We all usually focus on travel experiences and seeing destinations when planning a trip. Maybe we have some fantastic hotel that a trip is built upon. I’d argue that food should be a part of the decision-making process and not just a way to fill the hole in your belly. On my tours, I curate what foods we eat, and I call it the Museum of Food. I’m in France right now, so I thought I’d take you on a stroll through the French wing of the Museum of Food.
Sarah’s Quick List of the Food to Eat in France
You all know croissants, but if you haven’t had a warm one actually in France, you’ve never had one. They should be almost gooey, flaky, buttery and crisp all at the same time. They should definitely not taste like bread.
Considering that they are not exactly low-calorie, I like to do a pastry tasting, buying several kinds and cutting them into bites. Pain au chocolat, pain au raisin, chausson au pomme, and on and on. Heck, even if you’re alone you should buy one of each and have a bite. You only live once, people.

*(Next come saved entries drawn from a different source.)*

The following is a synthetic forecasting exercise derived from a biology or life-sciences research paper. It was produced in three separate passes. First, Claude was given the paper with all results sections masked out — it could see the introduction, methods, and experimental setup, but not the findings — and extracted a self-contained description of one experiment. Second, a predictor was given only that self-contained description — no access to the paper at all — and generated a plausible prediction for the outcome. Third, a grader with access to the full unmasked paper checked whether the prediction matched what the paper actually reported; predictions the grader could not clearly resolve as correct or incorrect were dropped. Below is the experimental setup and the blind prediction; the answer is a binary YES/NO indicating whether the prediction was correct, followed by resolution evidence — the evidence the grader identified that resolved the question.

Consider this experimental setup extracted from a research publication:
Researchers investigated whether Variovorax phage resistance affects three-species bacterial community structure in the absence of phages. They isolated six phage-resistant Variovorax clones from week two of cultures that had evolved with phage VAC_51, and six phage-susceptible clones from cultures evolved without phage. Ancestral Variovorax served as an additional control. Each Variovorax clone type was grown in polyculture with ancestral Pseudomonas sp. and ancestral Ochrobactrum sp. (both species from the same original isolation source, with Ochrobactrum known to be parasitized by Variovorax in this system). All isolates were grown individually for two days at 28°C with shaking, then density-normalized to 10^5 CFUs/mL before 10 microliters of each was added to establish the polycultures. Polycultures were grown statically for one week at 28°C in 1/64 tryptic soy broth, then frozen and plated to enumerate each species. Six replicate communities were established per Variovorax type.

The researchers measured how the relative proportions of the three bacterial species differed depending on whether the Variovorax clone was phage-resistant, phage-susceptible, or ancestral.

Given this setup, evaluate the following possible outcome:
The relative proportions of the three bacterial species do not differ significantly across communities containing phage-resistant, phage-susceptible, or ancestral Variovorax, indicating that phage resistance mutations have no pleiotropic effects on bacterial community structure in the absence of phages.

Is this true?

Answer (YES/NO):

I can honestly say that I’m a pretty darned good cook, having learned how in Italy. But I totally suck at salads. I have no idea what is wrong with me but I simply am terrible at it. The French, on the other hand, are magnificent at making the most creative and luscious salads. I’m buzzing with excitement about bringing my young son Nicola to France because he’s our salad baby, and he will be in heaven.
At any restaurant in France, look for Salades Composees, composed salad. Every restaurant will usually have a few, and will offer a daily salad special. My favorite standard is chèvre chaud, or hot goat cheese on toast that sits on top of a mixed, dressed salad. Basically every restaurant makes that. Salad specials are where things get fascinating. I once ate a salad with lettuce, green beans, fois gras and HOT potatoes on top. Weird! But excellent. Trust the strange combinations, they know what they are doing. I also suspect that the salads are so amazing because the French grow wonderful, organic veggies. The product is only as good as the ingredients after all.
This is a Paris thing, and I’m kind of sorry if I leave Paris without eating it. It’s just a steak and fries. The steaks can be of differing quality, so this is where it’s smart to go to a reputable restaurant, or even better, wander through the restaurant first and see what the steaks look like before sitting down. A good steak should be medium rare, tender, and served with a pot of béarnaise sauce, which is sort of like mayo mixed with tarragon. The frites in Paris are thin and long, piping hot, crisp on the exterior and soft on the interior. Geez, I’m getting hungry just writing this. There are some famous steak frites places in Paris but I’ve never had the money for them, so I can usually find something good for under $20 away from the touristy zones.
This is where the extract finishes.